*** Opening Page text ***

Hall & Wilcox handbook: your guide to the Australian sanctions regime
In this handbook, we summarise the Australian sanctions regime as at March 2025. We hope it assists you and your business navigate this difficult and ever-changing area.
If you would like to know more, or obtain advice on sanctions issues, please do not hesitate to reach out to the Hall & Wilcox sanctions team: Chris Sacre, Kendall Messer and Charlotte Young.
Introduction to Australia’s Sanctions Regime
Sanctions are measures not involving the use of armed force imposed in situations of international concern, including the grave repression of the human rights or democratic freedoms of a population by a government, or the proliferation of weapons of mass destruction or their means of delivery, or internal or international armed conflict.
Australia’s Sanctions Regime is administered by the Department of Foreign Affairs and Trade, Australian Sanctions Office.
Australia implements:
Australian autonomous sanctions
- Australian autonomous sanctions are made as a matter of foreign policy, by the Australian Government of the time, and may supplement the United Nations Security Council sanctions or be separate from them.

*** Closing Page text ***
*** Opening Information provided ***

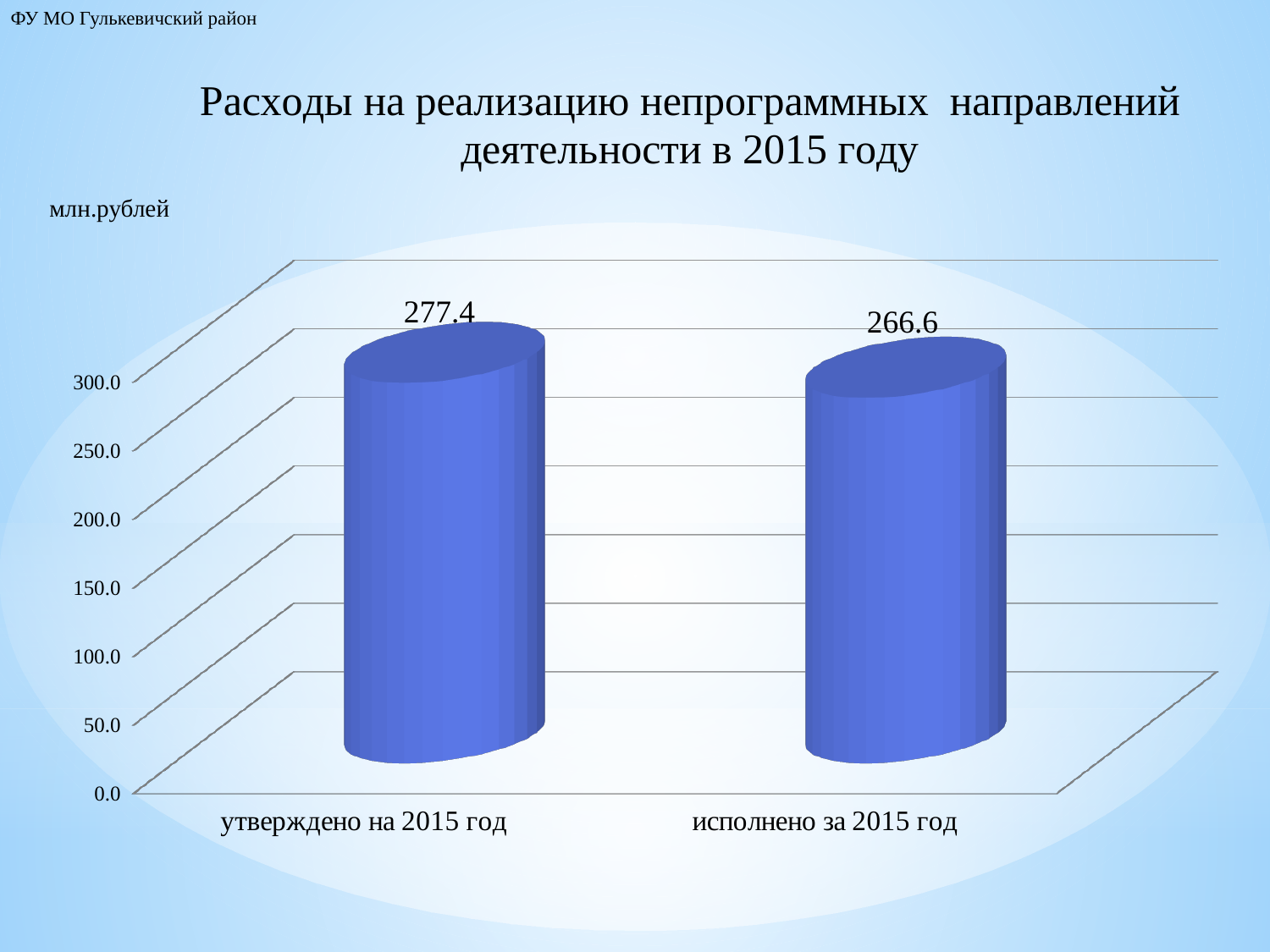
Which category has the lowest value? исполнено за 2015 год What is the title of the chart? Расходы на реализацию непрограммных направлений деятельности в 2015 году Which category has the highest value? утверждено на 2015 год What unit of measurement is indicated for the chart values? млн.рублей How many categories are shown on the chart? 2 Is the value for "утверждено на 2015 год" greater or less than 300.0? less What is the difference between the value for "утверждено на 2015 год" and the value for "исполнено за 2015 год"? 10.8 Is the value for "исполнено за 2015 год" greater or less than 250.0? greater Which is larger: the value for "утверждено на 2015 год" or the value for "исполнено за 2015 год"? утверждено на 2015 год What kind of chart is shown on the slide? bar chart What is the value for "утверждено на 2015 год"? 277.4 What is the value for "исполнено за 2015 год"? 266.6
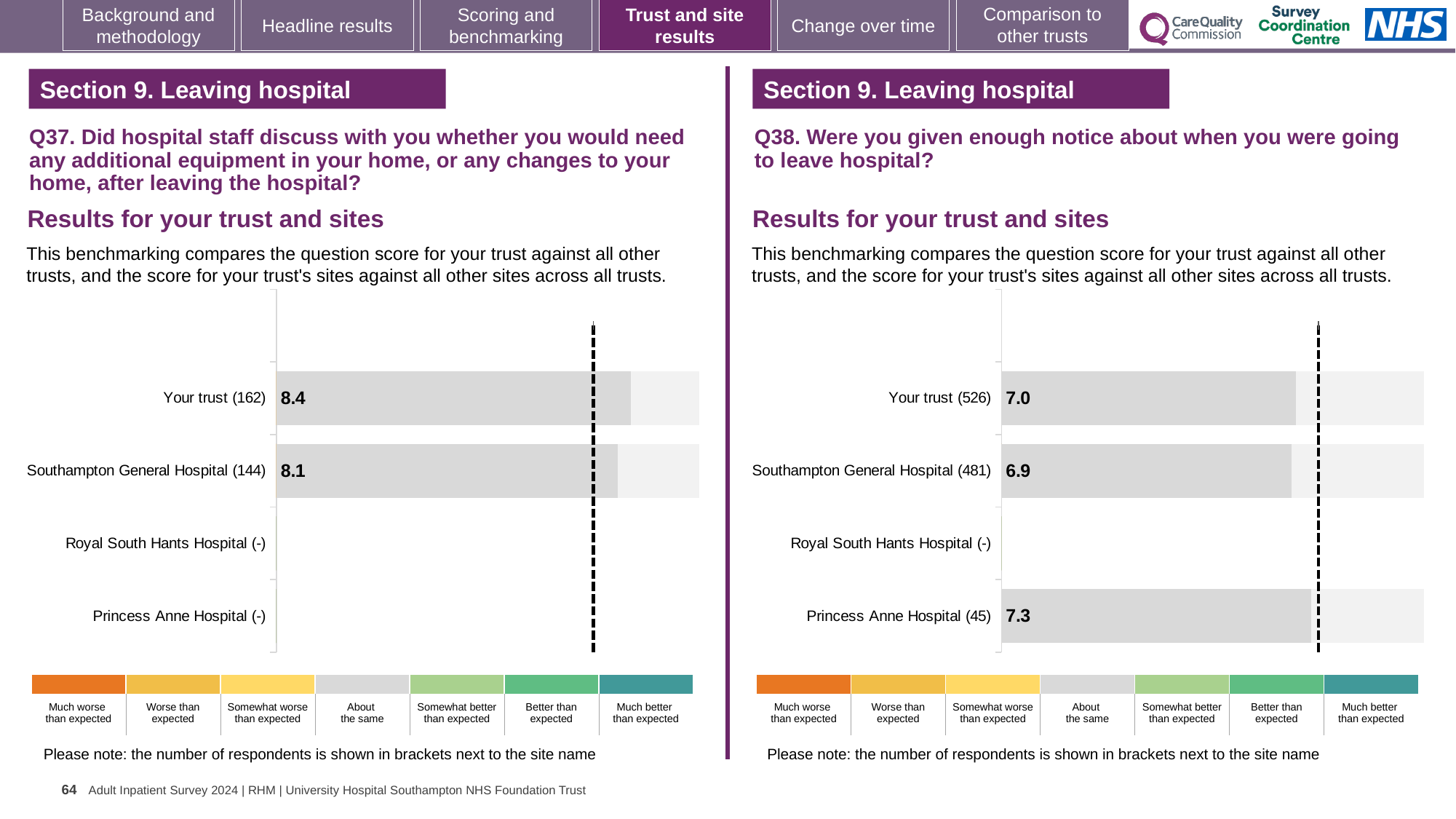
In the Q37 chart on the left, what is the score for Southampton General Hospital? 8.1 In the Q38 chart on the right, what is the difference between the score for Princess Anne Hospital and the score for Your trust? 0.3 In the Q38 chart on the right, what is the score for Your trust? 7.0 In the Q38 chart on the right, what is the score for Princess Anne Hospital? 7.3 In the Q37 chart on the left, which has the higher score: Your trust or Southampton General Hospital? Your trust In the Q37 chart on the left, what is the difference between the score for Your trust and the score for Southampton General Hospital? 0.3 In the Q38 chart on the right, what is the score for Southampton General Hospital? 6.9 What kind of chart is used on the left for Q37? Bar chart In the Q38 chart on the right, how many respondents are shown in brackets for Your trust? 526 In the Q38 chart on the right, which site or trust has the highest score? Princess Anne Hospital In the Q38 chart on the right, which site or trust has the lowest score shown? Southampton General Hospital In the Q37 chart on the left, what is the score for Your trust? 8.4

*** Closing Information provided ***

» **Tasks**
**1.** Copy word for word the passage of the sanctions handbook above that starts at "If you would" and ends after "and Charlotte Young.".
**2.** Write the next part of the Australian sanctions handbook, starting right after its last sentence.

» **Your written answers**
**1.**
If you would like to know more, or obtain advice on sanctions issues, please do not hesitate to reach out to the Hall & Wilcox sanctions team: Chris Sacre, Kendall Messer and Charlotte Young.

**2.**
- Australian autonomous sanctions are in place in relation to the Former Federal Republic of Yugoslavia, Myanmar, Russia/Ukraine, Zimbabwe, and also issue-based sanctions for serious corruption, serious violations or serious abuses of human rights and significant cyber incidents.
United Nations Security Council (UNSC) sanctions
- These sanctions are provided for by the United Nations Security Council and as a member of the UN, Australia imposes them.
- UNSC Sanctions are presently in place in relation to the Central African Republic, Democratic Republic of the Congo, Guinea-Bissau, Iraq, Lebanon, Mali, Somali, South Sudan, Yemen, and also issue-based sanctions for counter-terrorism, the Taliban, ISIL (Da’esh) and Al-Qaida.
Both the UNSC sanctions and Australian autonomous sanctions are in place in relation to the Democratic People’s Republic of Korea, Iran, Libya and Syria. Together we refer to these two sanctions regimes as Australia’s Sanctions Regime.
Indirect effect of geo-political tensions on business dealings
Sanctions are utilised to place financial pressure on nations, entities, or individuals whose conduct is of concern to Australia or globally. Sanctions therefore respond to the geopolitical environment.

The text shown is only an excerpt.